Image-based spatial reasoning data:
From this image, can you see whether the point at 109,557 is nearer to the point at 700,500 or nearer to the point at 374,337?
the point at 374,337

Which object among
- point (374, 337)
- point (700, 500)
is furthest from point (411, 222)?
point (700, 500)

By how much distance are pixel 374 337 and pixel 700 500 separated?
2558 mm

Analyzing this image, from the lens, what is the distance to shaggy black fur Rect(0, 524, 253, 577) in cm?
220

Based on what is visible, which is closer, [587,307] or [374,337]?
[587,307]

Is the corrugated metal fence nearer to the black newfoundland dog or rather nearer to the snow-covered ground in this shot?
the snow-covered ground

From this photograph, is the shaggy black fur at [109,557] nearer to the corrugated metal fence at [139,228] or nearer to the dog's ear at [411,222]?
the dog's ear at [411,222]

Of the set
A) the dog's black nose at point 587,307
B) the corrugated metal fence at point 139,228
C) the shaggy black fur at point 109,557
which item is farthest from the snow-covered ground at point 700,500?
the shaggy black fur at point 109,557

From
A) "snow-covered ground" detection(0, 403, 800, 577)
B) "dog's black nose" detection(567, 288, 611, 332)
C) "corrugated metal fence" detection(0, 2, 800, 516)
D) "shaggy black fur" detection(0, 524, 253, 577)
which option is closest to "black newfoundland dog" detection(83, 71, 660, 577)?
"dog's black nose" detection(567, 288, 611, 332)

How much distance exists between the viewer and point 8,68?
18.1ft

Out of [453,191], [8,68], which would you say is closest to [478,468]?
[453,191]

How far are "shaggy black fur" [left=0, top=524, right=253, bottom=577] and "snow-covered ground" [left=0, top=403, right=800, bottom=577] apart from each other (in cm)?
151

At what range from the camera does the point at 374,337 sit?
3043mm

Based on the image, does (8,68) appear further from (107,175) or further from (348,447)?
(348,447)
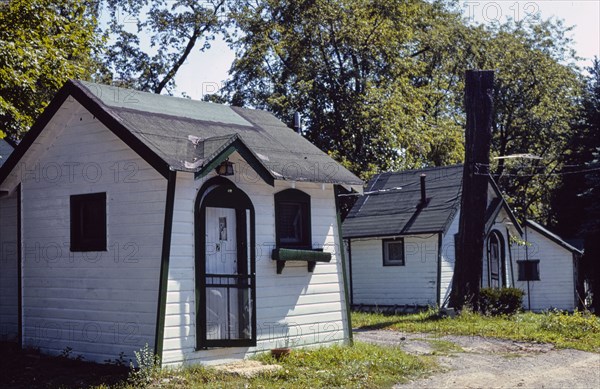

EXERCISE GOAL
Arrange everything from the line containing "How far are" down to the end of the records as a Markdown table with the columns Row and Line, numbering each row, skipping blank lines, and leaving out the pictures.

FULL ANSWER
| Row | Line |
|---|---|
| 1 | How far are "shaggy black fur" [left=0, top=524, right=253, bottom=577] and "snow-covered ground" [left=0, top=403, right=800, bottom=577] apart from each other (in cm)? |
| 2 | 151 |
| 3 | At what range from the camera does the point at 374,337 sit? |
| 4 | 3043mm |
| 5 | Based on the image, does (8,68) appear further from (107,175) or further from (348,447)? |
| 6 | (348,447) |